Steve Landsburg has a recent post on capital gains taxation in which he makes one odd but arguably legitimate point while missing two other and, I think, more important ones. The result is that he gets the wrong answer to the question of how capital gains ought to be taxed.
His central claim is that the tax rate on capital gains ought to be zero—more precisely, that if it is zero, taxpayers with capital gains will end up paying as taxes the same proportion of their income as those with other forms of income. It's not as screwy a claim as it seems at first; here is the argument, in my words not his. It assumes a 50% income tax, no capital gains tax.
Taxpayer A earns $1000, pays $500 in taxes, has $500 left to spend on her own consumption—half as much as she would have in a world without taxes.
Taxpayer B earns $1000, pays $500 in taxes, uses the remaining $500 to buy an asset which then appreciates at 5%/year for the next twenty years; for simplicity we ignore compounding. B then sells the asset for $1000, which he can spend on himself.
In a world without taxes, B would have had $1000 to invest and so would have ended up with $2000. Hence A and B have both paid the same tax rate—50%. The only difference is that A chose to take her (taxed) income in the form of $500 of consumption in (say) 1990, B his (taxed) income in the form of $1000 of consumption in 2010. Each ended up with half the consumption he would have had in a world without taxes, so is really being taxed at 50% on all income. Hence, Steve argues, the fair capital gains tax rate, the rate that treats capital gains like other income, is zero.
What is being described here as capital gains looks an awful lot like interest. B could, after all, have deposited his $500 in a bank at 5% instead of buying an asset that appreciated at 5%. From an economic point of view, interest is what people are paid to postpone their consumption, making resources available for other people to use productively. It's not obvious why interest should not count as income and be taxable as such.
No doubt some of what shows up as capital gains is in fact implicit interest, but I don't think that is the natural way of looking at most of it. I think it is more accurately viewed as the return from a particular form of skilled labor. A speculator/investor spends time and effort figuring out what firms and what assets are going to increase in value and investing in them, improving the allocation of capital, nudging markets a little closer to efficiency, and being rewarded, assuming he does a good job, with income above and beyond the normal return on capital. I do not see why the income from that form of labor is a less suitable subject for taxation than income from digging ditches. And since the return is not a fixed proportion of the amount invested, as in Steve's case, but a function of the time and effort spent investing it, Steve's argument for implicit taxation does not apply.

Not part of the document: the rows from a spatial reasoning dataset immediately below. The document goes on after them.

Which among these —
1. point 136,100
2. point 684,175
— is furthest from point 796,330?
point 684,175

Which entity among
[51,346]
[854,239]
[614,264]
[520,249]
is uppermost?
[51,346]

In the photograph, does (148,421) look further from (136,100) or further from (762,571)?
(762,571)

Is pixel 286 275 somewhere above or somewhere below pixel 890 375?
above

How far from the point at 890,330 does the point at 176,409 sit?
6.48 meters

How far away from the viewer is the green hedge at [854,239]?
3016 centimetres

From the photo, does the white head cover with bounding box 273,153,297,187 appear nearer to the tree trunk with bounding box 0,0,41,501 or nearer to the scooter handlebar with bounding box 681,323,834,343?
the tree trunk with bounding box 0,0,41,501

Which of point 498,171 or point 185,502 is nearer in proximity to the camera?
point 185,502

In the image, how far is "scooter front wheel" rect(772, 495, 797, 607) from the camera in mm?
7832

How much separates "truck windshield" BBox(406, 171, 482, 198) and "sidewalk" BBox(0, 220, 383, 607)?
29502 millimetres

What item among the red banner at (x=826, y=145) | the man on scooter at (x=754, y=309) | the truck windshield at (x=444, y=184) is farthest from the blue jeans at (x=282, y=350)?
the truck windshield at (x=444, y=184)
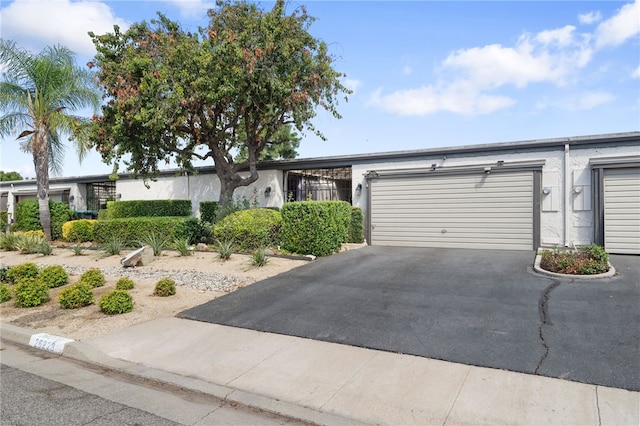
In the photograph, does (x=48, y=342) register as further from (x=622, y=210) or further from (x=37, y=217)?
(x=37, y=217)

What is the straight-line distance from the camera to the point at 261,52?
1264 centimetres

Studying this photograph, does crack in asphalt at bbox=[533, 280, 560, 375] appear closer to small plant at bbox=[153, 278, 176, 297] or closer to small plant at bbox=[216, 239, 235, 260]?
small plant at bbox=[153, 278, 176, 297]

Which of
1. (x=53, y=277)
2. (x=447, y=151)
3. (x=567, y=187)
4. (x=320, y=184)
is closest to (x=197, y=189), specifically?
(x=320, y=184)

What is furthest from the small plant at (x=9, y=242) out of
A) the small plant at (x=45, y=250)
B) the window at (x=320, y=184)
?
the window at (x=320, y=184)

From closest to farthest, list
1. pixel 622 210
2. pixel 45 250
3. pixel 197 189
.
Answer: pixel 622 210 → pixel 45 250 → pixel 197 189

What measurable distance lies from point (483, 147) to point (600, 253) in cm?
507

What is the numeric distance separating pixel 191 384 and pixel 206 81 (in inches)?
404

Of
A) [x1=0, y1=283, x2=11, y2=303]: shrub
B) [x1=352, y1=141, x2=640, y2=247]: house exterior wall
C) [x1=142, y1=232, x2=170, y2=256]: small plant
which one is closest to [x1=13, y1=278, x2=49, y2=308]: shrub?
[x1=0, y1=283, x2=11, y2=303]: shrub

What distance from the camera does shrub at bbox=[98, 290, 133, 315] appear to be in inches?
265

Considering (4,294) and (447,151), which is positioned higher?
(447,151)

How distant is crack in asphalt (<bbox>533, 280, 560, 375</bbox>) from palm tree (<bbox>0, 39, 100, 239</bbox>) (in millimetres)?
16147

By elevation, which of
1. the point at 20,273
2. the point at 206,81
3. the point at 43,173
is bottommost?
the point at 20,273

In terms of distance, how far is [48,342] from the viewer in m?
5.58

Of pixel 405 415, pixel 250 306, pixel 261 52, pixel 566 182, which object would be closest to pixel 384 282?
pixel 250 306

There is, however, a serious problem with treating capital gains as ordinary income—much of it, perhaps most of it, is not income at all.
To see why, imagine that you buy a house for $100,000 and sell it, twenty years later, for $200,000. Over those twenty years, not only has the price of housing gone up, the price of practically everything has gone up, with the result that two dollars at the end of the period will buy about what one dollar bought at the beginning. Measured in nominal terms, by counting dollar bills, you have made a capital gain of $100,000 and will be taxed on it. Measured in real terms, by what those dollar bills will buy, you have made a capital gain of zero. Prices in our society trend up over time, so measured capital gains overstate—for long periods greatly overstate—actual capital gains.
Combine these two arguments and you have a simple conclusion. Capital gains ought to be indexed—measured in real rather than nominal terms, purchasing power not number of dollars. That done, they ought to be taxed as ordinary income.